--- Activity ---
Below are the records; copy each line in which "United" occurs.

--- Extracted records ---

########################################

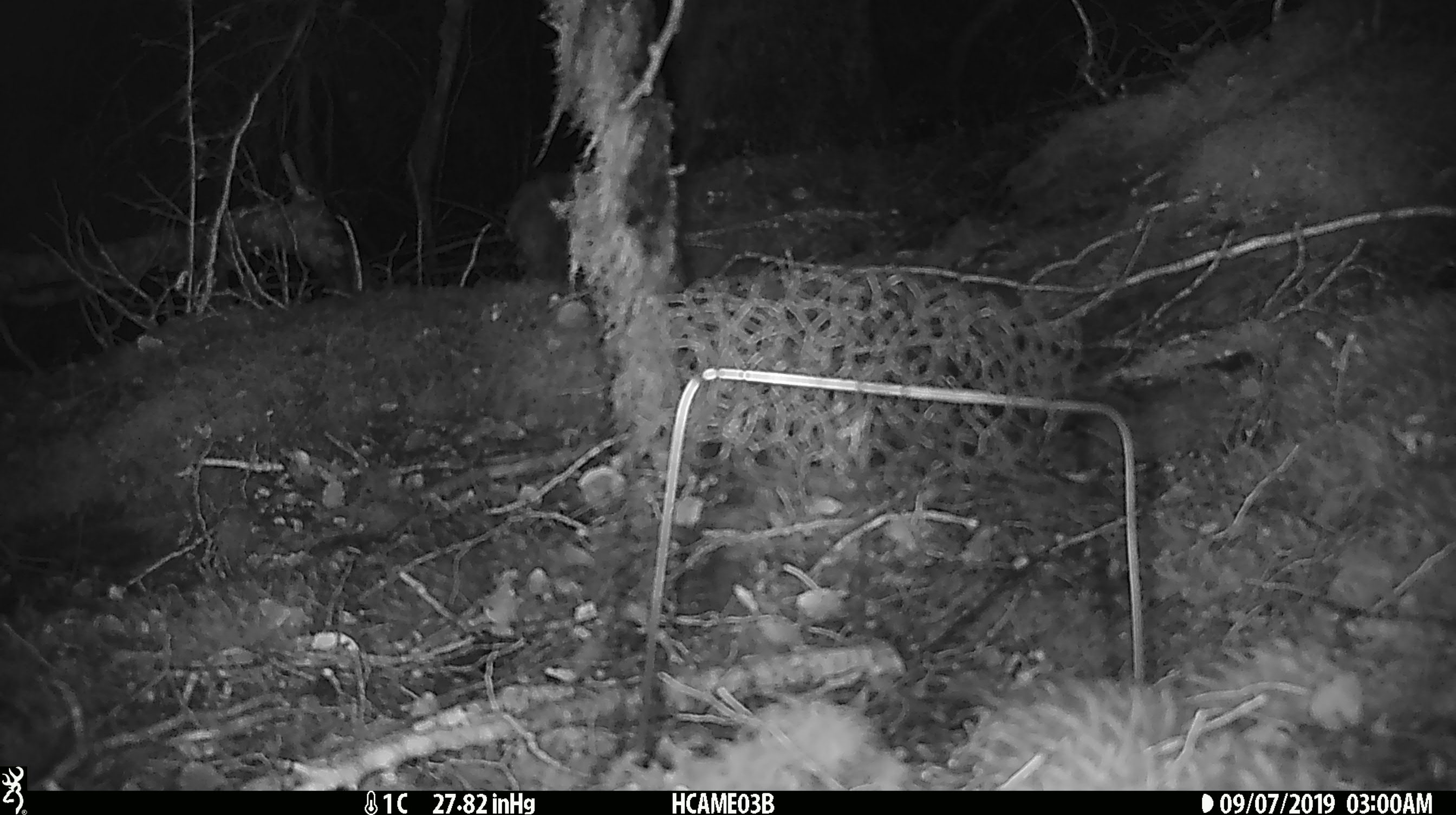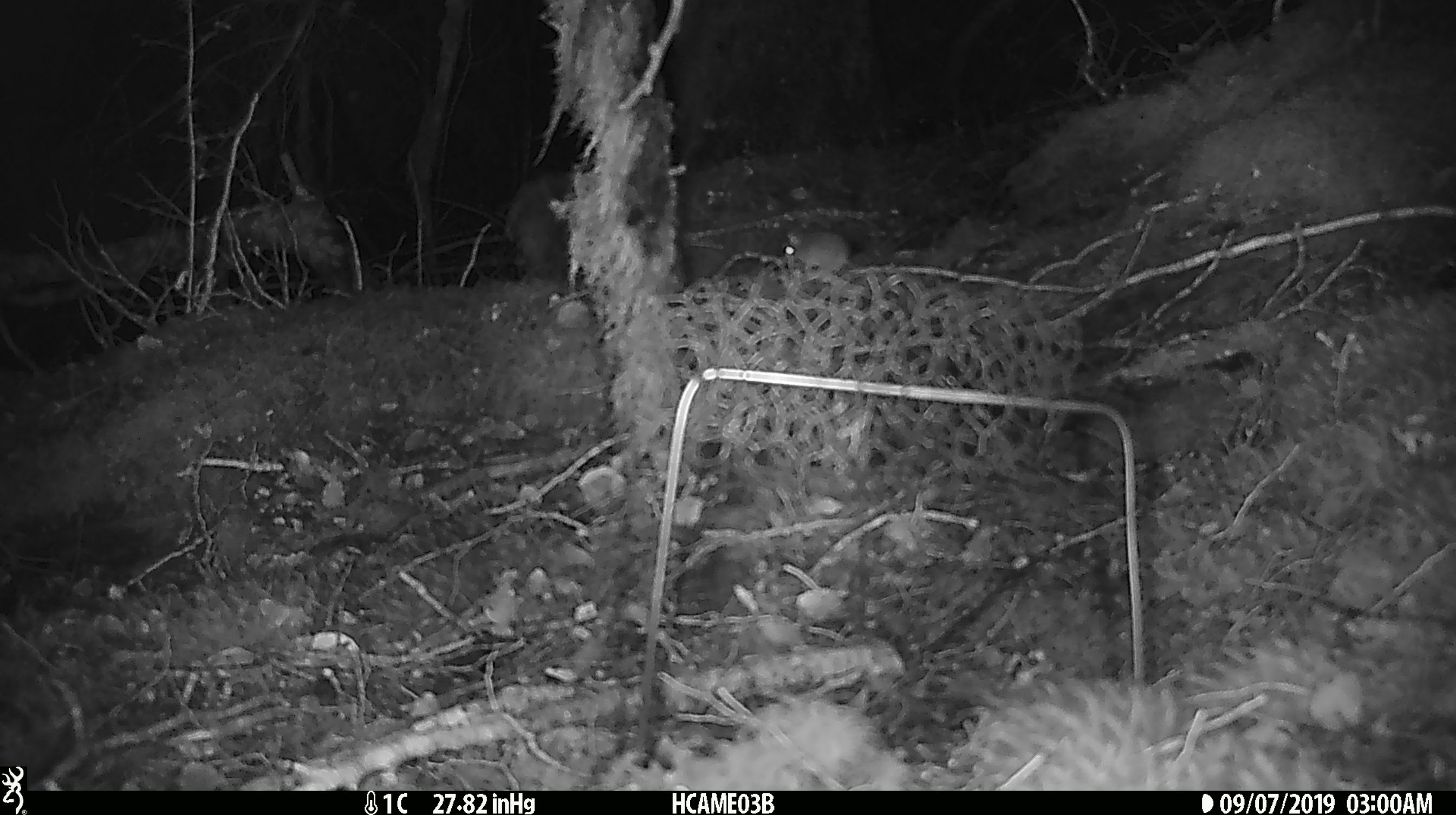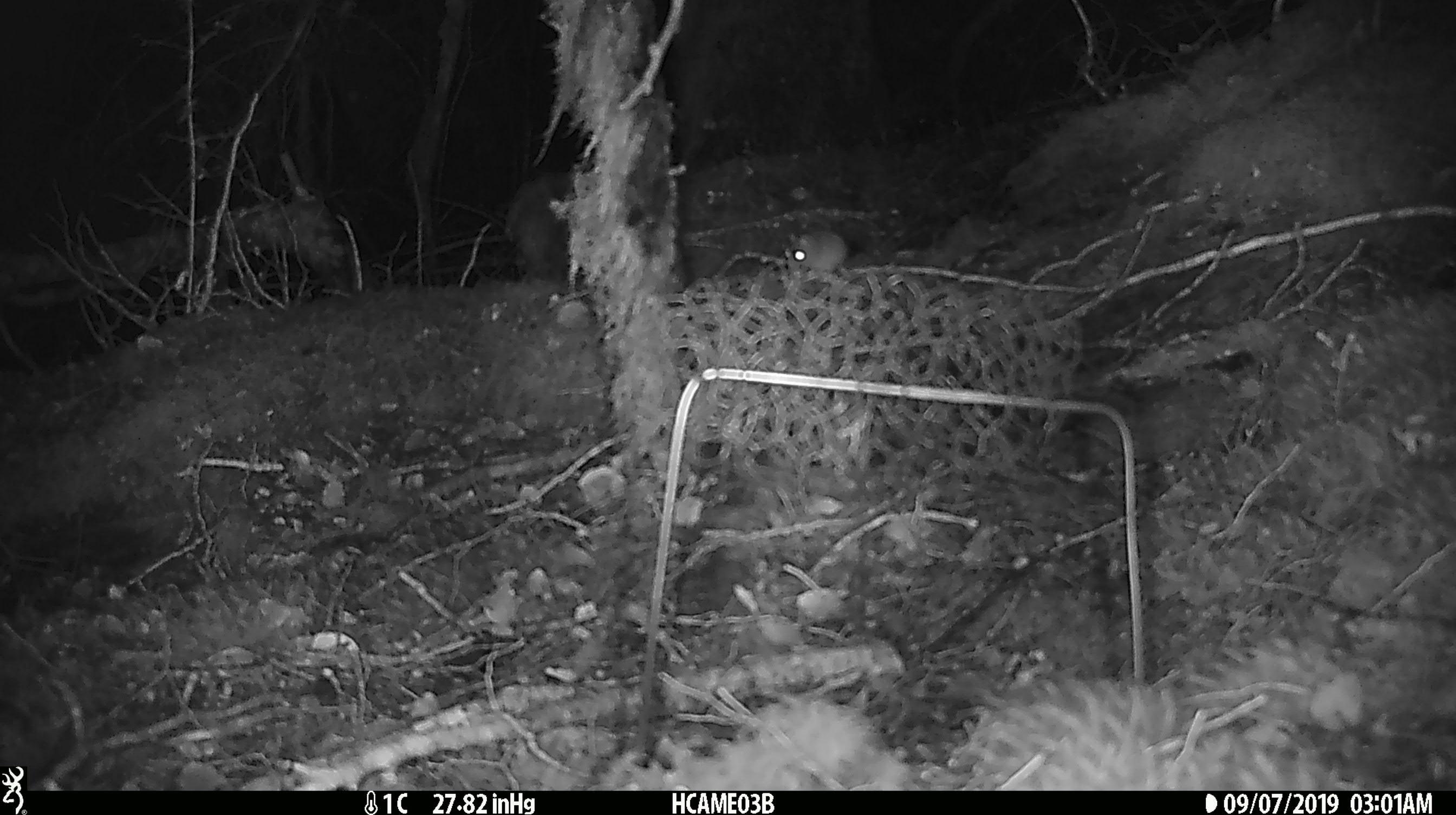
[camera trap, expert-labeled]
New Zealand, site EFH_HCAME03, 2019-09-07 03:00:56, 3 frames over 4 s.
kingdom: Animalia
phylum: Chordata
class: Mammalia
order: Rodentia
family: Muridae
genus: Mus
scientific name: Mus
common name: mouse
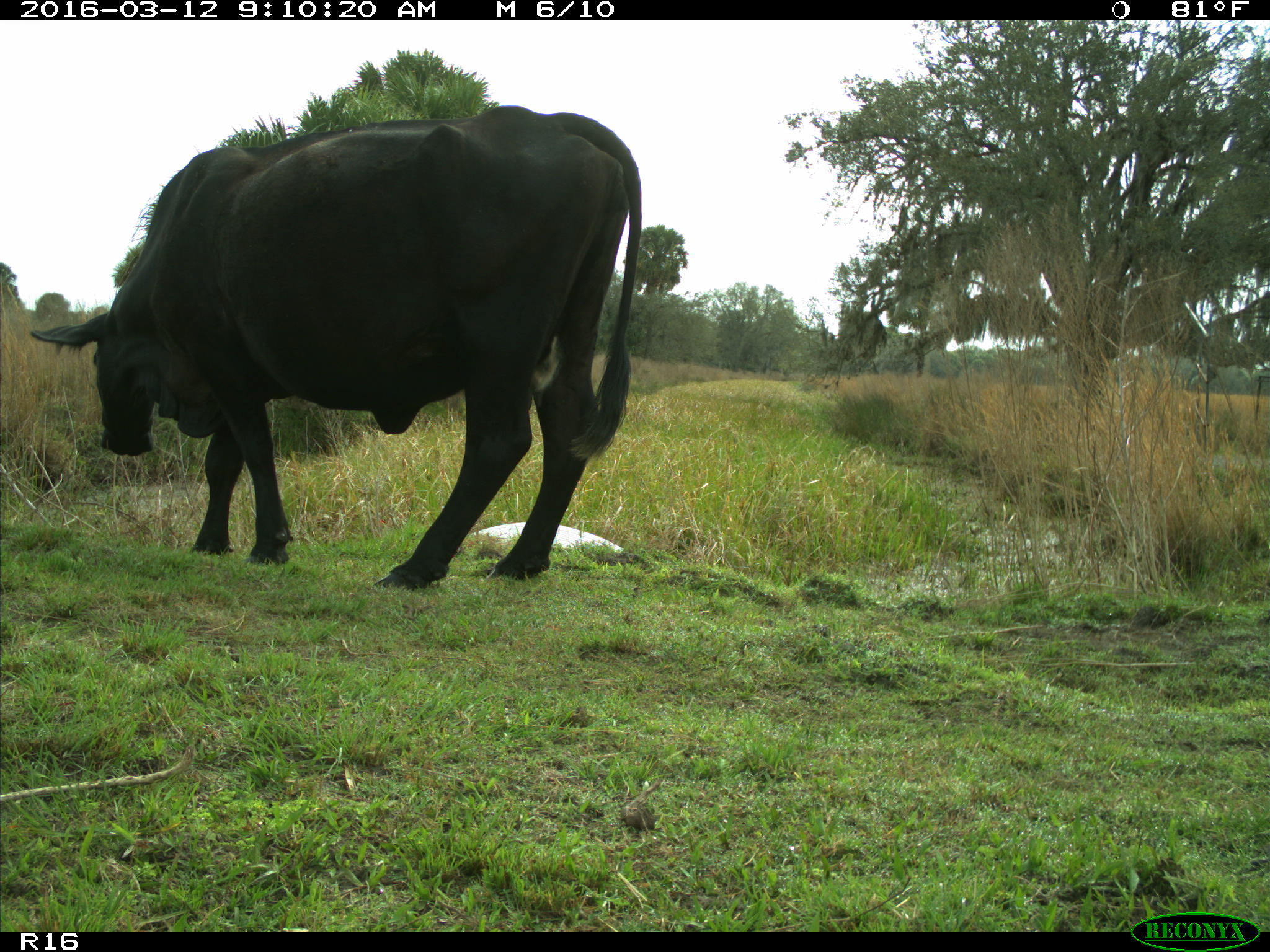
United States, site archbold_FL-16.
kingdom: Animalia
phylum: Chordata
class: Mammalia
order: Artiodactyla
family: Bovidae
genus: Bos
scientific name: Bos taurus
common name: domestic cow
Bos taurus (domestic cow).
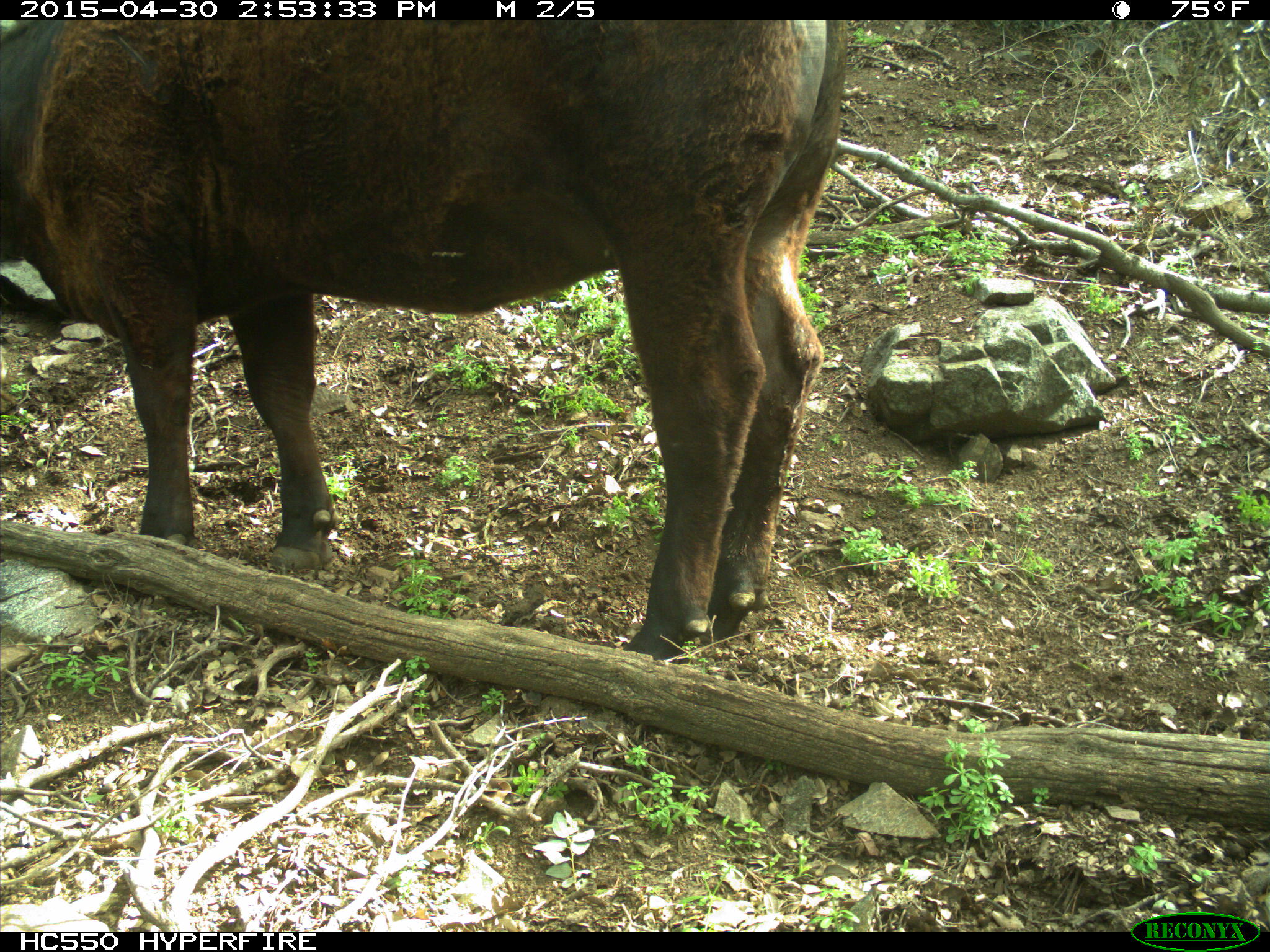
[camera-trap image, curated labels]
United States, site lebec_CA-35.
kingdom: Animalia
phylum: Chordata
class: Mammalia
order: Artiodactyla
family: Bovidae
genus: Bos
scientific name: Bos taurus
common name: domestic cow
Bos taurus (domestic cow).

########################################

--- Task output ---
United States, site archbold_FL-16.
United States, site lebec_CA-35.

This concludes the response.